--- DATA FOR THIS TASK ---
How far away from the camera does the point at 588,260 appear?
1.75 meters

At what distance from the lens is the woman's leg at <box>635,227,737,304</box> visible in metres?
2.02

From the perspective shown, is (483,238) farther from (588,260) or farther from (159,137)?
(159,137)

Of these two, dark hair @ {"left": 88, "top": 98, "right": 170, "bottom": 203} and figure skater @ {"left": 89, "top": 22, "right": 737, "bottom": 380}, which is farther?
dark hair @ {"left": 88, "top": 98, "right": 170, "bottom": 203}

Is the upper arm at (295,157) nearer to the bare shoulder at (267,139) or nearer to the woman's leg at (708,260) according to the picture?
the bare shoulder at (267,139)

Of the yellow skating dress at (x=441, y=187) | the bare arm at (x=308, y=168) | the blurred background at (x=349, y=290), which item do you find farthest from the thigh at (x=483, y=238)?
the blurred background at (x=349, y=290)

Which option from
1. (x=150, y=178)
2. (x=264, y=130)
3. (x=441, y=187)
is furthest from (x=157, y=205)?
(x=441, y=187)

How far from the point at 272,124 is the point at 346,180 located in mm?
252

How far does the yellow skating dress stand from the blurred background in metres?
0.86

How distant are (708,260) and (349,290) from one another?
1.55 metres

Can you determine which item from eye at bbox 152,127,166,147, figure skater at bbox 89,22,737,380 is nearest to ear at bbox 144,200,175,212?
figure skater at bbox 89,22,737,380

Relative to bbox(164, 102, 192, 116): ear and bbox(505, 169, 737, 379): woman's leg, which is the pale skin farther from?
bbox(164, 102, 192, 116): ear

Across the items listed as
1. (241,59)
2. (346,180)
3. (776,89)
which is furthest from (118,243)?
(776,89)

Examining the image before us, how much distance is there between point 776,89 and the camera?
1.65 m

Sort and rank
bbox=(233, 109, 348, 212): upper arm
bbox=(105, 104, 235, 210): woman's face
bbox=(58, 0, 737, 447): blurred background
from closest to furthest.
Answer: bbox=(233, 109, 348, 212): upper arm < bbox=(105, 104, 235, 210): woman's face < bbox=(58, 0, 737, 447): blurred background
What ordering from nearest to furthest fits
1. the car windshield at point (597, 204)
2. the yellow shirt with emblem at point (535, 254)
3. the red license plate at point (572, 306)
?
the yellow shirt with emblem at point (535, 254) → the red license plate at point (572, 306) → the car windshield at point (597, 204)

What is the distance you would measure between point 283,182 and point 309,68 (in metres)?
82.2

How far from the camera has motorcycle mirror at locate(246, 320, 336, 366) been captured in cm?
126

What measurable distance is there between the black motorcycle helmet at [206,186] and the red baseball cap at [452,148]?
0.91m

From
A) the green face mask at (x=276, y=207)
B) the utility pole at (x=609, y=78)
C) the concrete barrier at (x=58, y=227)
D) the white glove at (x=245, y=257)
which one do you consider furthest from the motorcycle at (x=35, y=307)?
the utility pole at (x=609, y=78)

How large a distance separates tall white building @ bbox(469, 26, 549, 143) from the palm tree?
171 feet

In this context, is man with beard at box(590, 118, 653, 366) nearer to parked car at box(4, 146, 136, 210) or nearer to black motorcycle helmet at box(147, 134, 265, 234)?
---
Please return all of the material above, reproducing every line verbatim and in its original order.

How far away from the camera does the point at 588,260 appear?
1.75 meters

At what distance from the lens is the woman's leg at <box>635,227,737,304</box> visible in metres?
2.02

From the perspective shown, is (483,238) farther from (588,260) or farther from (159,137)?
(159,137)

Of these two, dark hair @ {"left": 88, "top": 98, "right": 170, "bottom": 203} and figure skater @ {"left": 89, "top": 22, "right": 737, "bottom": 380}, which is farther?
dark hair @ {"left": 88, "top": 98, "right": 170, "bottom": 203}

Is the upper arm at (295,157) nearer to the bare shoulder at (267,139) or nearer to the woman's leg at (708,260) according to the picture?
the bare shoulder at (267,139)

Of the yellow skating dress at (x=441, y=187) | the bare arm at (x=308, y=168) | the blurred background at (x=349, y=290), which item do you find farthest from the thigh at (x=483, y=238)?
the blurred background at (x=349, y=290)

Which option from
1. (x=150, y=178)
2. (x=264, y=130)
3. (x=441, y=187)
is furthest from (x=157, y=205)?
(x=441, y=187)

How far from the point at 272,124 is the point at 346,180 located in mm?
252

How far does the yellow skating dress stand from the blurred background in metres?
0.86

How distant are (708,260) and (349,290) from one another?
1.55 metres

Can you determine which item from eye at bbox 152,127,166,147, figure skater at bbox 89,22,737,380 is nearest to ear at bbox 144,200,175,212?
figure skater at bbox 89,22,737,380

Relative to bbox(164, 102, 192, 116): ear and bbox(505, 169, 737, 379): woman's leg, which is the pale skin farther from?
bbox(164, 102, 192, 116): ear

Across the items listed as
1. (241,59)
2. (346,180)
3. (776,89)
which is furthest from (118,243)?
(776,89)

Examining the image before us, how much distance is there between point 776,89 and the camera?
1.65 m

Sort and rank
bbox=(233, 109, 348, 212): upper arm
bbox=(105, 104, 235, 210): woman's face
bbox=(58, 0, 737, 447): blurred background
from closest to furthest.
Answer: bbox=(233, 109, 348, 212): upper arm < bbox=(105, 104, 235, 210): woman's face < bbox=(58, 0, 737, 447): blurred background
What ordering from nearest to furthest fits
1. the car windshield at point (597, 204)
2. the yellow shirt with emblem at point (535, 254)
3. the red license plate at point (572, 306)
?
the yellow shirt with emblem at point (535, 254) → the red license plate at point (572, 306) → the car windshield at point (597, 204)

What is the distance you would measure between point 283,182 and point 309,68 (in metres)?
82.2

How far from the camera has motorcycle mirror at locate(246, 320, 336, 366) been captured in cm?
126

What measurable distance is there between the black motorcycle helmet at [206,186] and the red baseball cap at [452,148]?
0.91m

From
A) the green face mask at (x=276, y=207)
B) the utility pole at (x=609, y=78)
C) the concrete barrier at (x=58, y=227)
D) the white glove at (x=245, y=257)
which one do you consider furthest from the motorcycle at (x=35, y=307)?
the utility pole at (x=609, y=78)

How large a distance separates tall white building @ bbox(469, 26, 549, 143) from the palm tree?
171 feet

In this context, is man with beard at box(590, 118, 653, 366) nearer to parked car at box(4, 146, 136, 210) or nearer to black motorcycle helmet at box(147, 134, 265, 234)?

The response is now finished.